No way to enable RBD per-image IO statistics optionally using the charm

Bug #2042405 reported by Nobuto Murata
6
This bug affects 1 person
Affects Status Importance Assigned to Milestone
Ceph Monitor Charm
Fix Committed
Undecided
Unassigned

Bug Description

Even after enabling the prometheus module in Ceph mgr, RBD per-image IO statistics are disabled by default.

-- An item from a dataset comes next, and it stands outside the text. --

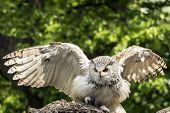 The Eurasian eagle-owl (Bubo bubo) start to fly. Owl also called European eagle-owl poster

And it's well documented in the upstream.
https://docs.ceph.com/en/quincy/mgr/prometheus/#rbd-io-statistics

We don't have to enable the statistics out of the box, but it would be good if we expose it as a charm config option so that operators can enable the stat for necessary RBD pools per their need.

There was a proposed patch to charm-ceph-dashboard before, but this config should be in charm-ceph-mon instead since it doesn't depends on the fact that ceph-dashboard is deployed or not.
https://review.opendev.org/c/openstack/charm-ceph-dashboard/+/855888/8/src/charm.py

Revision history for this message
Nobuto Murata (nobuto) wrote :

Just for the record, this is out of the box (empty)

Revision history for this message
Nobuto Murata (nobuto) wrote :

And this is after executing the following by hand.

juju exec --unit ceph-mon/leader 'ceph config set mgr mgr/prometheus/rbd_stats_pools "*"'

Revision history for this message
Nobuto Murata (nobuto) wrote :

Also we would be able to show an informative message in the dashboard itself so nobody has to wonder why it has no data.

POC patch:
https://github.com/nobuto-m/ceph/commit/8a6974eb86abb667bab9afe1d9950f940363d81a

Revision history for this message
OpenStack Infra (hudson-openstack) wrote : Fix proposed to charm-ceph-mon (master)
Changed in charm-ceph-mon:
status: New → In Progress
Revision history for this message
OpenStack Infra (hudson-openstack) wrote : Fix merged to charm-ceph-mon (master)

Reviewed: https://review.opendev.org/c/openstack/charm-ceph-mon/+/900153
Committed: https://opendev.org/openstack/charm-ceph-mon/commit/ffe81367e10eaf8c6fecc96f3c442eb471354bbc
Submitter: "Zuul (22348)"
Branch: master

commit ffe81367e10eaf8c6fecc96f3c442eb471354bbc
Author: Samuel Walladge <email address hidden>
Date: Mon Nov 6 17:11:19 2023 +1030

    Add config option for rbd_stats_pools

    This allows configuration RBD IO statistics collection for RBD pools.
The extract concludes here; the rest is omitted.